▶ **Problem statement**: Output the lines of the records below exactly, beginning at their first line and ending at the line with "GOUPILLES DE RECHANGE"; include no pictures.

Brief descriptive captions
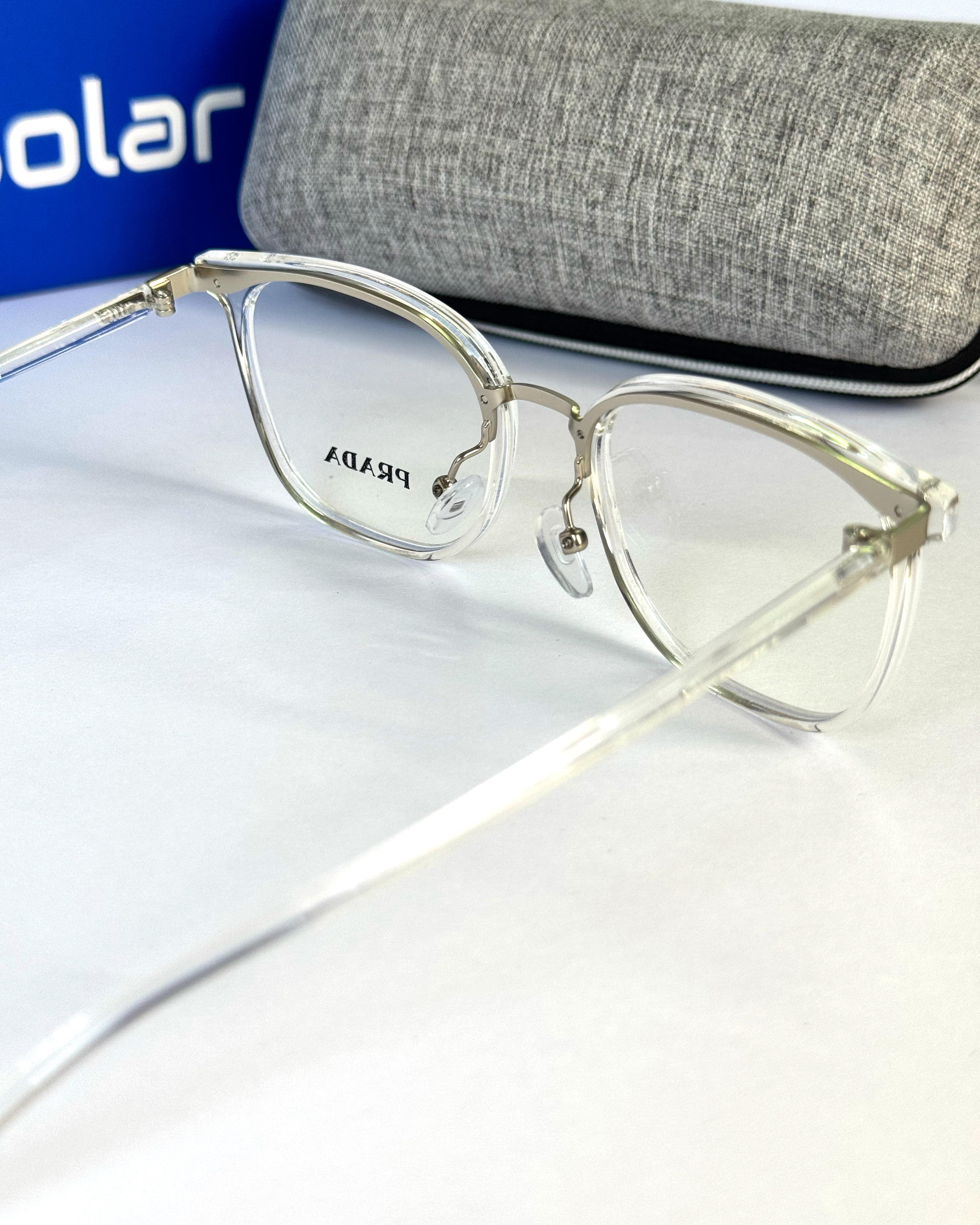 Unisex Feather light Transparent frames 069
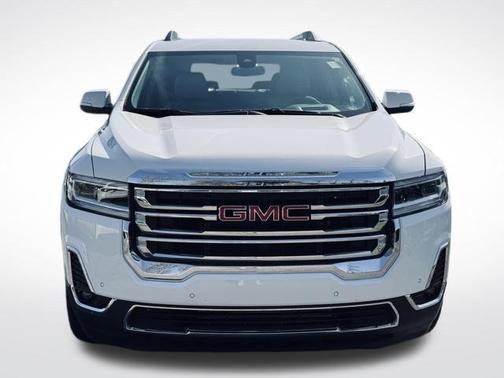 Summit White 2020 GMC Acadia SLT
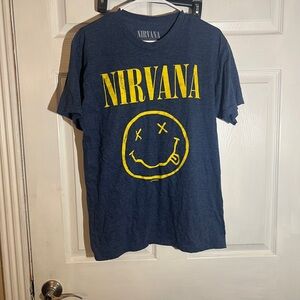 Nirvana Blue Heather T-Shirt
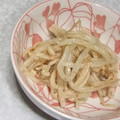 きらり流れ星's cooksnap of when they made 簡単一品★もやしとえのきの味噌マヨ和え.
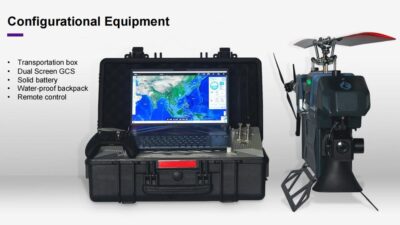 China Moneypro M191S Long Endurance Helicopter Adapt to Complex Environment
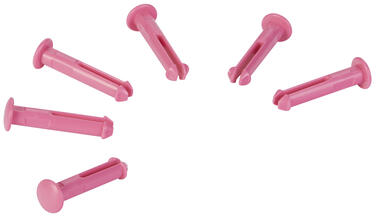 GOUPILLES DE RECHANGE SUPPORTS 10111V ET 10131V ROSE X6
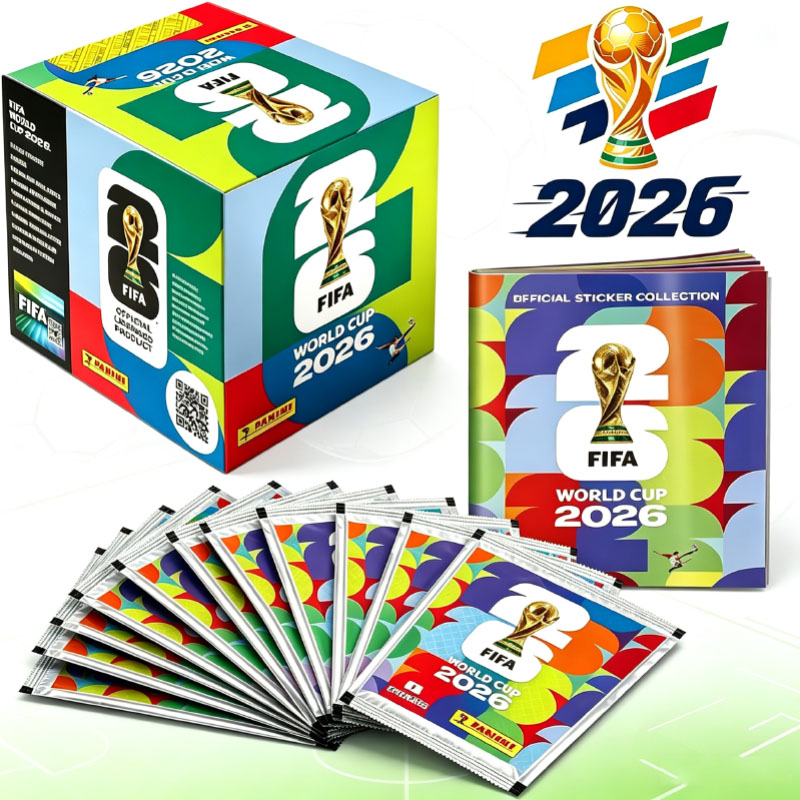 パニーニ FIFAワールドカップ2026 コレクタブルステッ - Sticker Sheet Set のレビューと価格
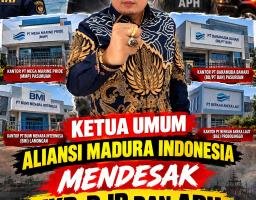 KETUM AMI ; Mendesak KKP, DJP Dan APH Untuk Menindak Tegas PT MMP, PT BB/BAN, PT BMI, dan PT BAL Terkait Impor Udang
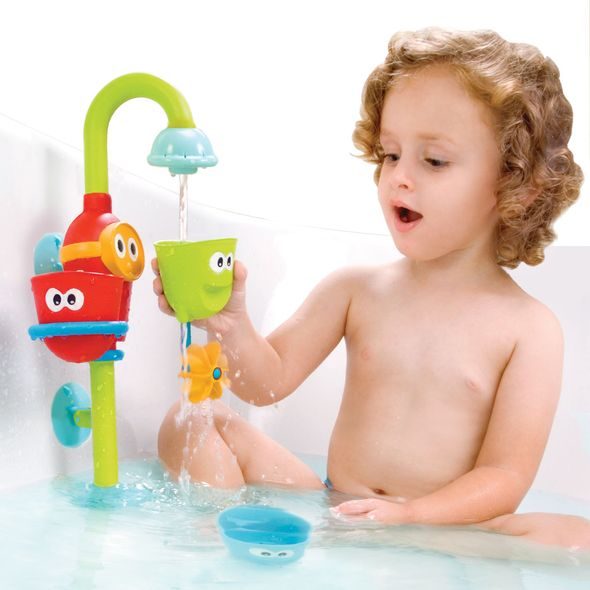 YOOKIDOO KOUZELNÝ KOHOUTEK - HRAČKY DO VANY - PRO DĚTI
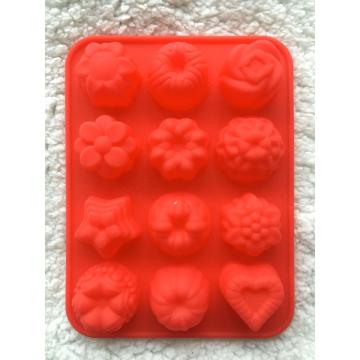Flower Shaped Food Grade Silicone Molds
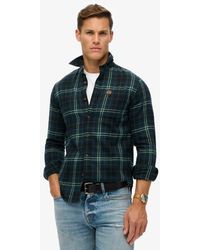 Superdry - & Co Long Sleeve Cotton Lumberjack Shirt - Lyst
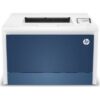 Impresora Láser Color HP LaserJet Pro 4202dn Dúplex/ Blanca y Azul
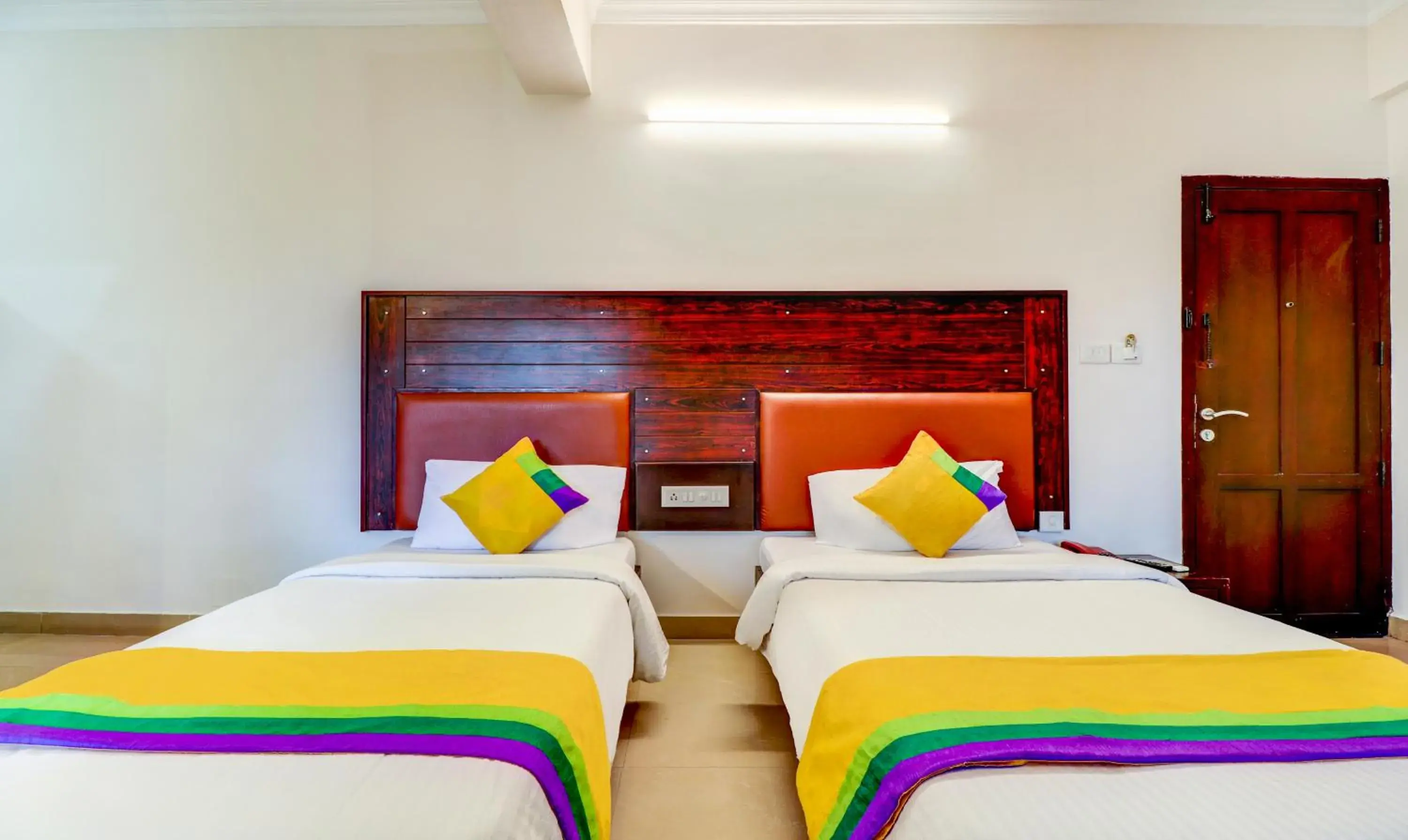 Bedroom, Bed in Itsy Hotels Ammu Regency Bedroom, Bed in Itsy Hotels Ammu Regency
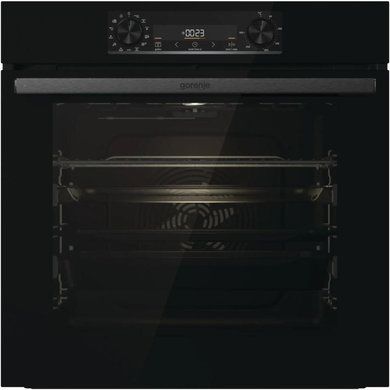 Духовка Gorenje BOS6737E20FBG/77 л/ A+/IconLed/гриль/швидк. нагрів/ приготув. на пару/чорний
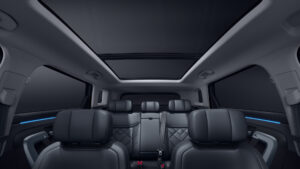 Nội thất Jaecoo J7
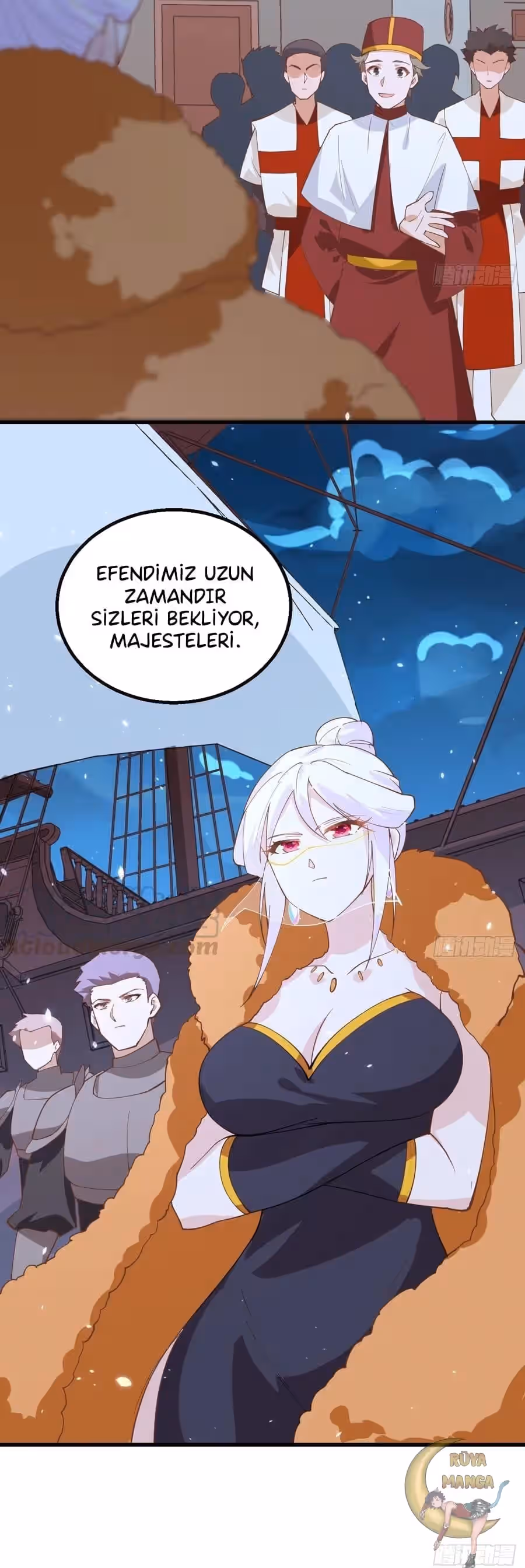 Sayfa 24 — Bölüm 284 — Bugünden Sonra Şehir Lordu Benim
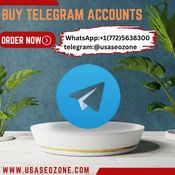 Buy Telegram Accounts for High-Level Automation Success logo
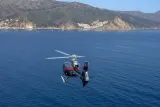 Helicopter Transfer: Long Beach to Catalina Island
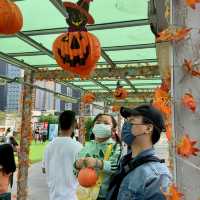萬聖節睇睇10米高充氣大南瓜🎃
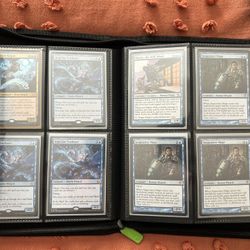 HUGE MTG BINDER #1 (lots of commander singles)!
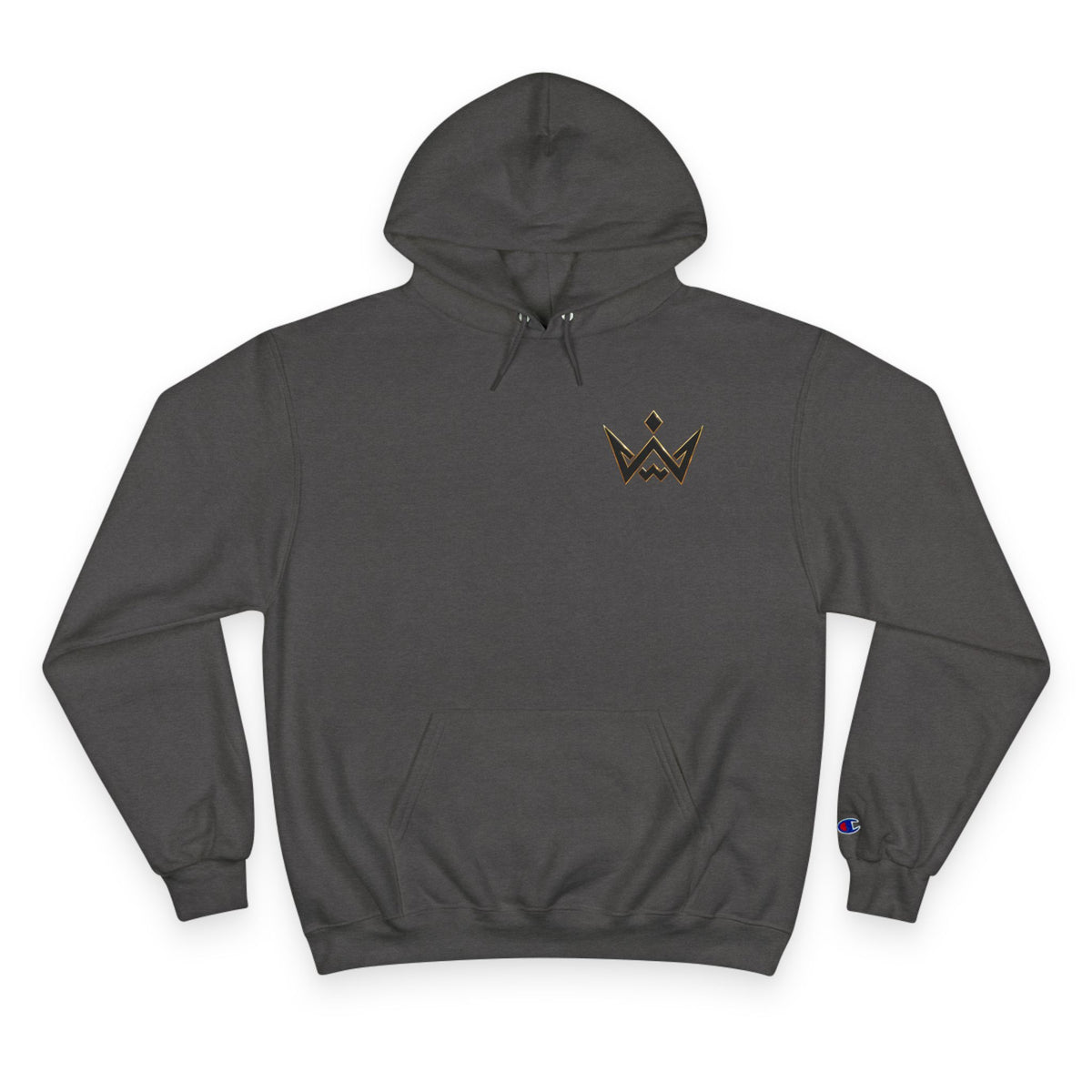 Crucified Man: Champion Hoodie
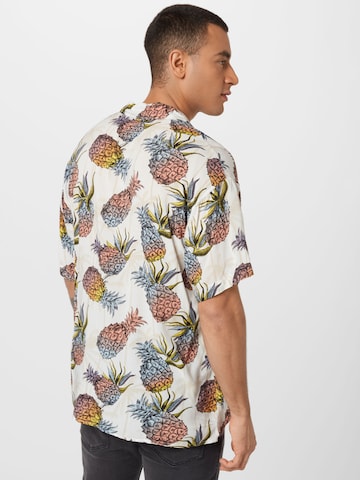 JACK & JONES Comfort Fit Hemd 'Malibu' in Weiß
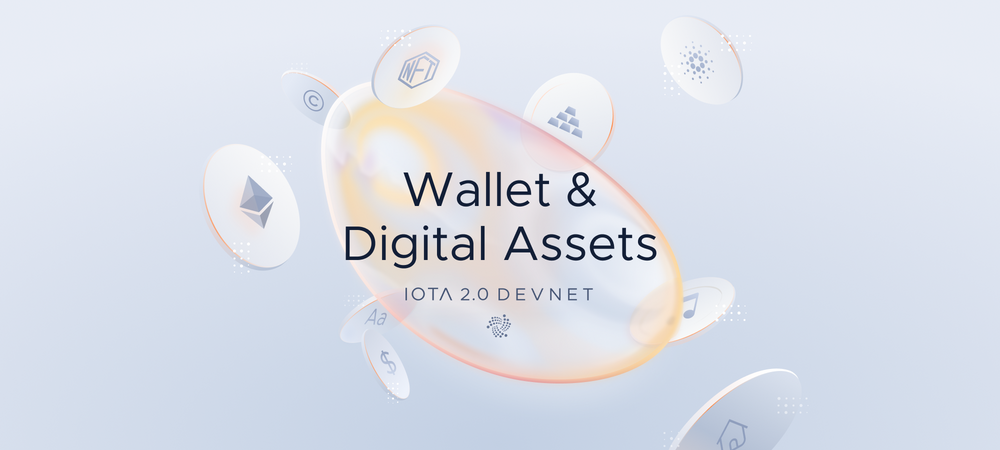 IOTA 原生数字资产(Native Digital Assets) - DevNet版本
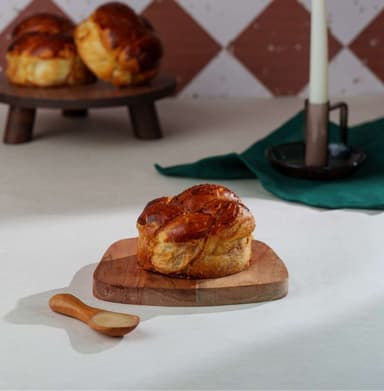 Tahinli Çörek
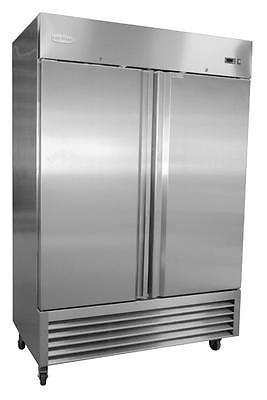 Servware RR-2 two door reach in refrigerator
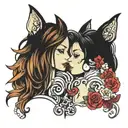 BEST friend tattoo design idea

▶ **Exercise solution**:
 Unisex Feather light Transparent frames 069
 Summit White 2020 GMC Acadia SLT
 Nirvana Blue Heather T-Shirt
 きらり流れ星's cooksnap of when they made 簡単一品★もやしとえのきの味噌マヨ和え.
 China Moneypro M191S Long Endurance Helicopter Adapt to Complex Environment
 GOUPILLES DE RECHANGE SUPPORTS 10111V ET 10131V ROSE X6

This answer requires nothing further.